Quoting from the message:
“IF the scale is right...”
When there is an IF there is a doubt, so, no one is claiming that is correct. The point was just to show that AMD expects big gains, and an illustration picture, if that is trully what she is (and we only have your oppinion on that, although I could very well agree) could very well point that, even if not accurate.
But personally, I would not state that the image is a mere illustration without any intent of precision (even if only a prediction at the time). Because I do know that for a fact.
I would also not say that the chart beeing old makes it stupid. If she is misleading in what AMD expects from Navi (or at least expected), then she would be stupid. But the mere fact of beeing old... just makes it old.
I think the intention of the graphic may be more related to the context in which it came up: as marketing, and possibly more for investors more than gamers.
It was intended to make people believe something--that AMD's graphics products had a timely path to significant progress and competitiveness.
Its lack of clarity about what it was measuring, what specific products represented the data points, and debatable placement on the Y and X axes does not point to an intent to be accurate or informative.
Even at the time, attempts to analyze the implications of the chart and be charitable in predicting what data points AMD was using without saying did not really give a healthy picture versus the competition .

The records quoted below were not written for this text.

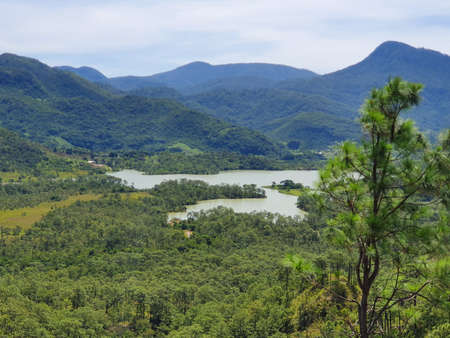 Mountainous area landscape with a natural lake in Guerrero, Mexico, during the summer season Stockfoto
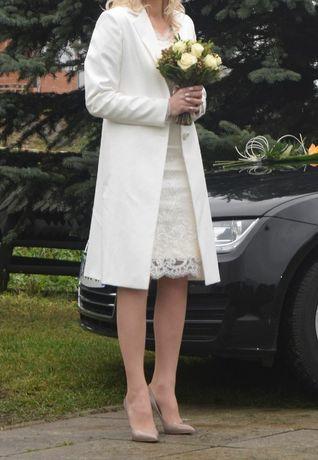 Kremowy płaszczyk do ślubu rozmiar 38 M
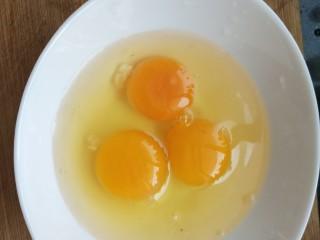 青蒜炒鸡蛋,鸡蛋打散入碗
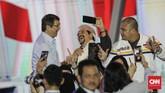 Pendukung Capres nomor urut 02 Prabowo Subianto mengikuti debat capres putaran keempat di Hotel Shangri La, Jakarta, Sabtu, 30 Maret 2019. CNNIndonesia/Adhi Wicaksono.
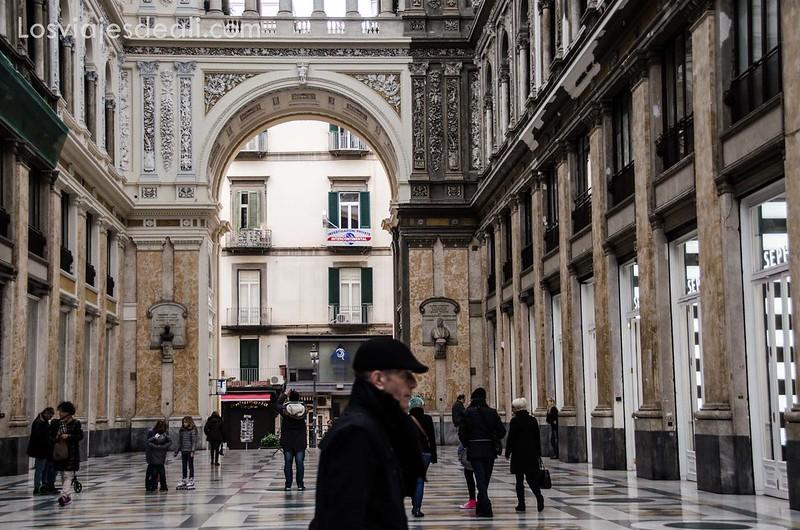Galería Umberto I en paseos por Nápoles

The timing for 28nm products could likely be counting some of the less impressive 28nm chips like the early Tonga desktop cards (definitely not the HBM-based Fury Nano). The Polaris data point doesn't seem to have been the initially troubled rollout of Polaris 10. I've seen some speculation that this needs to use a mobile Polaris SKU of some kind to get enough Y distance between the nodes. That's not comparing products with similar use cases, which I wouldn't say is evidence of an intent to inform.
Even at the time the image came out, it was getting kind of rough reconciling the launch dates in reality versus the graphic, and it's basically meaningless on that axis now.
Overall, if the idea is to lead people to make a
favorable prediction, that might be more what AMD wanted. It didn't offer enough to do much else and what we've seen since has left little more than the wishful thinking at the time in evidence.
Is this possible for the Next Gen?
Thanks for your time.
It's a pretty simple set of boxes and labels, which doesn't say much about what they do or what can be expected of them.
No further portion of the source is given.